Our protocol proposes a new medial cerebral artery occlusion technique in rats to help study the mechanism of post-stroke depression development and to find a more efficient therapy. The main advantage of our technique is its ability to reduce the variability in weight changes, brain edema, and infarct volume, and to minimize procedure-related deaths. After confirming a lack of response to tail pinch in a male 300 to 350-gram Sprague Dawley rat, place the animal on a 37 degrees Celsius heating plate and use a rectal probe for monitoring the core body temperature.
Apply ointment to the animal's eyes and shave the hair from the neck. Then, disinfect the exposed skin with 70 percent alcohol chlorhexidine, and cover the rat with the sterile surgical drape before performing the occlusion according to standard techniques. To obtain the neurological severity score, place an occluded rat onto a flat surface and allow the animal to move about freely.
After one minute, gently pull the rat backward by the tail and grade the animal's gait response. To measure the infarct volume, scan the prepared stained brain slices at a 1, 600 by 1, 600 dots per inch resolution and crop and standardize the scale for all of the images. Then, load the standardized images into an appropriate image analysis software program and use a tracing tool to measure the area of marked pallor in six consecutive two-millimeter slices to determine the infarct size as a percentage of the whole brain slice.

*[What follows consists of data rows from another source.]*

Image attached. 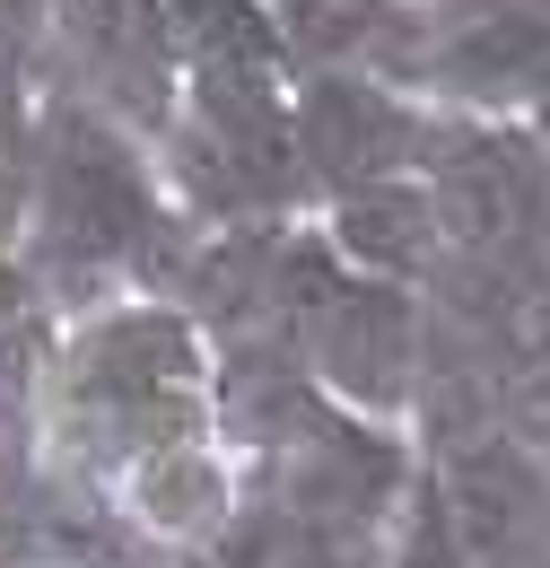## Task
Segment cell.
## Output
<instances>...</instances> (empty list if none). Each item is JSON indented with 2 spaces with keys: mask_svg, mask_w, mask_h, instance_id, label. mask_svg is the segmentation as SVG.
<instances>
[{
  "mask_svg": "<svg viewBox=\"0 0 550 568\" xmlns=\"http://www.w3.org/2000/svg\"><path fill=\"white\" fill-rule=\"evenodd\" d=\"M428 227H437V211L419 202L411 184H403V193H394V184H367V193L342 202V245L358 263H376V272H411L419 254L437 245Z\"/></svg>",
  "mask_w": 550,
  "mask_h": 568,
  "instance_id": "7a4b0ae2",
  "label": "cell"
},
{
  "mask_svg": "<svg viewBox=\"0 0 550 568\" xmlns=\"http://www.w3.org/2000/svg\"><path fill=\"white\" fill-rule=\"evenodd\" d=\"M123 507H132L149 534L166 542H210L227 516H236V473L210 437H184V446H149L123 464Z\"/></svg>",
  "mask_w": 550,
  "mask_h": 568,
  "instance_id": "6da1fadb",
  "label": "cell"
},
{
  "mask_svg": "<svg viewBox=\"0 0 550 568\" xmlns=\"http://www.w3.org/2000/svg\"><path fill=\"white\" fill-rule=\"evenodd\" d=\"M27 184H35V166H27V141H18V114L0 105V245H9V227L27 211Z\"/></svg>",
  "mask_w": 550,
  "mask_h": 568,
  "instance_id": "3957f363",
  "label": "cell"
},
{
  "mask_svg": "<svg viewBox=\"0 0 550 568\" xmlns=\"http://www.w3.org/2000/svg\"><path fill=\"white\" fill-rule=\"evenodd\" d=\"M18 534V498H9V481H0V542Z\"/></svg>",
  "mask_w": 550,
  "mask_h": 568,
  "instance_id": "277c9868",
  "label": "cell"
}]
</instances>
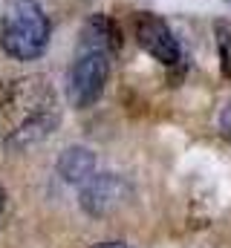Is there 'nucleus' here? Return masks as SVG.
<instances>
[{
  "instance_id": "nucleus-6",
  "label": "nucleus",
  "mask_w": 231,
  "mask_h": 248,
  "mask_svg": "<svg viewBox=\"0 0 231 248\" xmlns=\"http://www.w3.org/2000/svg\"><path fill=\"white\" fill-rule=\"evenodd\" d=\"M78 49H96V52H104L107 58H116L118 49H121V29L113 17L107 15H93L84 29H81V44Z\"/></svg>"
},
{
  "instance_id": "nucleus-13",
  "label": "nucleus",
  "mask_w": 231,
  "mask_h": 248,
  "mask_svg": "<svg viewBox=\"0 0 231 248\" xmlns=\"http://www.w3.org/2000/svg\"><path fill=\"white\" fill-rule=\"evenodd\" d=\"M229 3H231V0H229Z\"/></svg>"
},
{
  "instance_id": "nucleus-12",
  "label": "nucleus",
  "mask_w": 231,
  "mask_h": 248,
  "mask_svg": "<svg viewBox=\"0 0 231 248\" xmlns=\"http://www.w3.org/2000/svg\"><path fill=\"white\" fill-rule=\"evenodd\" d=\"M3 217H6V190L0 187V222H3Z\"/></svg>"
},
{
  "instance_id": "nucleus-8",
  "label": "nucleus",
  "mask_w": 231,
  "mask_h": 248,
  "mask_svg": "<svg viewBox=\"0 0 231 248\" xmlns=\"http://www.w3.org/2000/svg\"><path fill=\"white\" fill-rule=\"evenodd\" d=\"M55 127H58V113L55 110L29 116V119L20 122L17 130H12V136L6 139V147H9V150H26V147H32V144L44 141Z\"/></svg>"
},
{
  "instance_id": "nucleus-1",
  "label": "nucleus",
  "mask_w": 231,
  "mask_h": 248,
  "mask_svg": "<svg viewBox=\"0 0 231 248\" xmlns=\"http://www.w3.org/2000/svg\"><path fill=\"white\" fill-rule=\"evenodd\" d=\"M50 44V20L38 0H6L0 46L15 61H35Z\"/></svg>"
},
{
  "instance_id": "nucleus-3",
  "label": "nucleus",
  "mask_w": 231,
  "mask_h": 248,
  "mask_svg": "<svg viewBox=\"0 0 231 248\" xmlns=\"http://www.w3.org/2000/svg\"><path fill=\"white\" fill-rule=\"evenodd\" d=\"M127 199H130V185L118 173H96L90 182L81 185V196H78L81 208L96 219L116 214Z\"/></svg>"
},
{
  "instance_id": "nucleus-2",
  "label": "nucleus",
  "mask_w": 231,
  "mask_h": 248,
  "mask_svg": "<svg viewBox=\"0 0 231 248\" xmlns=\"http://www.w3.org/2000/svg\"><path fill=\"white\" fill-rule=\"evenodd\" d=\"M110 75V58L104 52L96 49H78V58L69 66V78H66V98L72 107L87 110L93 107L107 84Z\"/></svg>"
},
{
  "instance_id": "nucleus-9",
  "label": "nucleus",
  "mask_w": 231,
  "mask_h": 248,
  "mask_svg": "<svg viewBox=\"0 0 231 248\" xmlns=\"http://www.w3.org/2000/svg\"><path fill=\"white\" fill-rule=\"evenodd\" d=\"M214 38H217V52H220L223 75L231 78V23L229 20H217L214 23Z\"/></svg>"
},
{
  "instance_id": "nucleus-10",
  "label": "nucleus",
  "mask_w": 231,
  "mask_h": 248,
  "mask_svg": "<svg viewBox=\"0 0 231 248\" xmlns=\"http://www.w3.org/2000/svg\"><path fill=\"white\" fill-rule=\"evenodd\" d=\"M220 130H223V136L231 141V101L226 104V110H223V116H220Z\"/></svg>"
},
{
  "instance_id": "nucleus-11",
  "label": "nucleus",
  "mask_w": 231,
  "mask_h": 248,
  "mask_svg": "<svg viewBox=\"0 0 231 248\" xmlns=\"http://www.w3.org/2000/svg\"><path fill=\"white\" fill-rule=\"evenodd\" d=\"M90 248H130L127 243H121V240H107V243H96V246Z\"/></svg>"
},
{
  "instance_id": "nucleus-5",
  "label": "nucleus",
  "mask_w": 231,
  "mask_h": 248,
  "mask_svg": "<svg viewBox=\"0 0 231 248\" xmlns=\"http://www.w3.org/2000/svg\"><path fill=\"white\" fill-rule=\"evenodd\" d=\"M3 104L12 107V110H20V116L29 119V116H38V113H50L55 107V93L50 90V84L41 75L20 78V81L6 84Z\"/></svg>"
},
{
  "instance_id": "nucleus-4",
  "label": "nucleus",
  "mask_w": 231,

30 to 33 days after the surgery, transfer the animals to a closed, quiet, light-controlled room in individual cages, and place a bottle containing 100 milliliters of 1%sucrose solution into each cage for 24 hours. The next day, remove the bottles as well as the food and drinking water for 12 hours. At the end of the deprivation period, place one bottle containing 100 milliliters of 1%sucrose solution and one bottle containing 100 milliliters of tap water into each cage for four hours.
Then, record the volume of the sucrose solution and water consumed to allow calculation of the affinity to sucrose preference for each animal. For Porsolt's forced-swim test, 30 to 33 days after the surgery, first place each rat in a vertical plexiglass cylinder containing 80 centimeters of 25 degrees Celsius water for 15 minutes. At the end of the habituation period, allow the rat to dry for 15 minutes in the heated enclosure at 32 degrees Celsius before returning the animal to its home cage.
The next day, return the rat to the cylinder for a final five minutes, recording the five-minute test to allow calculation of the total duration of immobility during that period. Histological analysis reveals a statistically significant infarct volume as a percentage of the total brain volume post-MCAO when compared to animals in the sham control group. A statistically-significant brain edema is also observed in the experimental animals compared to the sham control group.
MCAO animals demonstrate lower neurological performances compared to sham-operated animals at 50 minutes, 24 hours, and seven days post-surgery. MCAO rats also consume a significantly lower amount of sucrose and exhibit a longer immobility during Porsalt's forced-swim tests compared to the sham-operated animals. This is an important model for behavioral stroke studies and could serve as a tool for assessing future therapies or providing critical preclinical data on the efficacy of therapeutic substances.